Fietstocht door de jungle
Auteur onbekend
Een zendeling die op verlof was vertelde eens in zijn kerk in Michigan over Gods bescherming tijdens een van zijn reizen.
“Tijdens mijn werk in een klein veldhospitaal in Afrika,” aldus de zendeling, “moest ik iedere twee weken per fiets door de jungle naar een nabijgelegen stad voor benodigdheden. Dit was een moeilijke tocht van twee dagen en ik moest dus halverwege ergens overnachten.

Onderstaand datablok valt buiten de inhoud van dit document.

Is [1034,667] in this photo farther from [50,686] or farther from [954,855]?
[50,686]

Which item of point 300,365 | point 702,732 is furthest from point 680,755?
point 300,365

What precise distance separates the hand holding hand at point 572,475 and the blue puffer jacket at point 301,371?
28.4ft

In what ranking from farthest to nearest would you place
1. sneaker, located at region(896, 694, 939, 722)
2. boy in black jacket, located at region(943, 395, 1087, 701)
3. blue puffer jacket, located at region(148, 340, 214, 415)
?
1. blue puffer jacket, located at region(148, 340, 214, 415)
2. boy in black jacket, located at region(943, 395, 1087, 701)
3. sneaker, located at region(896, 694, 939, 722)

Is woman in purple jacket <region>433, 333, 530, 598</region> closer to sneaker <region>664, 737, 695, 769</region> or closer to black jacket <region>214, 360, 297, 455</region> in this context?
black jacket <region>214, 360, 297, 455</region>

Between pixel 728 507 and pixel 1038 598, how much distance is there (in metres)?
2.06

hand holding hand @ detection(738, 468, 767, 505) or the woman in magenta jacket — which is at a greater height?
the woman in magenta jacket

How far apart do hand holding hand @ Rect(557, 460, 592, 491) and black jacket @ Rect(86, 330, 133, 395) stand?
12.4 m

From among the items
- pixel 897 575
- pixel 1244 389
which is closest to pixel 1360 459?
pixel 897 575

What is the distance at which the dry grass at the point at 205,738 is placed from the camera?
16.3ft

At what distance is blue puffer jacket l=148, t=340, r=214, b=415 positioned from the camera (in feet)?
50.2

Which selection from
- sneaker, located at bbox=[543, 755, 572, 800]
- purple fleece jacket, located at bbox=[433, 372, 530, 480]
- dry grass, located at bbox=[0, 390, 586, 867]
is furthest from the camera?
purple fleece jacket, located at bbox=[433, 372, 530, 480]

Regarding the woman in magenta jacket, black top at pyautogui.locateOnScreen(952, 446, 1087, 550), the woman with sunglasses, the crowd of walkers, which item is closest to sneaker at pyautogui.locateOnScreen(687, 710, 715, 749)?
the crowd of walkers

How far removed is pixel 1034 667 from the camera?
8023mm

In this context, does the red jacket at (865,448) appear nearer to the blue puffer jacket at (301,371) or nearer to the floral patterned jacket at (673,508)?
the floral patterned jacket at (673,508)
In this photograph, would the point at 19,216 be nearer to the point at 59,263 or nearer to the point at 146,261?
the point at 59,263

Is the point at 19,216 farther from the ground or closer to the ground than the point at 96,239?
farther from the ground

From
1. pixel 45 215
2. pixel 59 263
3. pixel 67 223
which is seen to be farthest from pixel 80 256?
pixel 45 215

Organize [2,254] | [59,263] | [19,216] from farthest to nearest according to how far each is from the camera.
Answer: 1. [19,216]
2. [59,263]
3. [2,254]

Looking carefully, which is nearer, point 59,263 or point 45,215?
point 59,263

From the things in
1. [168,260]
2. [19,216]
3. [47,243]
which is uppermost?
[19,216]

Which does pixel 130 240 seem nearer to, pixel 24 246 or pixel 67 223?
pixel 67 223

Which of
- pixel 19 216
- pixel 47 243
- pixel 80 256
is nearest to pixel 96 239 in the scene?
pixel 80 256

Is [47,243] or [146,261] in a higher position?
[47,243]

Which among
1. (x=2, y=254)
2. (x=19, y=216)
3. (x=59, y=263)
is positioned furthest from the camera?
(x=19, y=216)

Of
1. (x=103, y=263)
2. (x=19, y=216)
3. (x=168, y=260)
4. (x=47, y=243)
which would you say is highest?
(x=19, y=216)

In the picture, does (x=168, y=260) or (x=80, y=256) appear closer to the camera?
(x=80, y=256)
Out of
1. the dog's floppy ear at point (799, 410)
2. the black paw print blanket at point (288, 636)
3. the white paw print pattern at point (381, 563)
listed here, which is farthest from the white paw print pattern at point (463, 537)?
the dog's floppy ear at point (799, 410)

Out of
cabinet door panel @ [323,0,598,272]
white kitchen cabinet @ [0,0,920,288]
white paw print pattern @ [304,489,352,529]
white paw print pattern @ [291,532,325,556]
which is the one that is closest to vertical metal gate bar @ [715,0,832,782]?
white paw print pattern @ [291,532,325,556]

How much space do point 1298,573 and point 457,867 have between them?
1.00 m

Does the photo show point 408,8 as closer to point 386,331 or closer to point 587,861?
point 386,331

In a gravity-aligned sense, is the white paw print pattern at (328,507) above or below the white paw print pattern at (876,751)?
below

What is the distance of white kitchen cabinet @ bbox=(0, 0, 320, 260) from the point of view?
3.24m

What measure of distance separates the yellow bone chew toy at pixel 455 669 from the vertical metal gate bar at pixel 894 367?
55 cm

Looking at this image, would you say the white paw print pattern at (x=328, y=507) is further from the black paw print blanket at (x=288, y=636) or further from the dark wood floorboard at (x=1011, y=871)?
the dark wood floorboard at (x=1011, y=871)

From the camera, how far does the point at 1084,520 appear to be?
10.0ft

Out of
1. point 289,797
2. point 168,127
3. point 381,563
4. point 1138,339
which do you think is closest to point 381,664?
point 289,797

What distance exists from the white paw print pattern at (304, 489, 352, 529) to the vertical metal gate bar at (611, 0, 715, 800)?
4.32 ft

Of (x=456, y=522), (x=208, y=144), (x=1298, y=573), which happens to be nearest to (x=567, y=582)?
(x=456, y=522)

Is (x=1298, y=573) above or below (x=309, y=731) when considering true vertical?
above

Op een van deze reizen, terwijl ik in de stad was om mijn zaken te regelen, zag ik twee mannen vechten, en een van hen was ernstig gewond geraakt. Daar moest ik wat aan doen, dus knielde ik naast hem neer en behandelde hem voor zijn verwondingen, terwijl ik tegelijkertijd met hem over de Heer sprak.
Daarna reisde ik terug, overnachtte in de jungle en kwam zonder problemen thuis. Er was dus niets bijzonders gebeurd. Tenminste dat dacht ik, maar toen ik twee weken later weer terugkwam in de stad hoorde ik hoe wonderbaarlijk God mij beschermd had.
Daar ontmoette ik de jongeman weer die ik had behandeld.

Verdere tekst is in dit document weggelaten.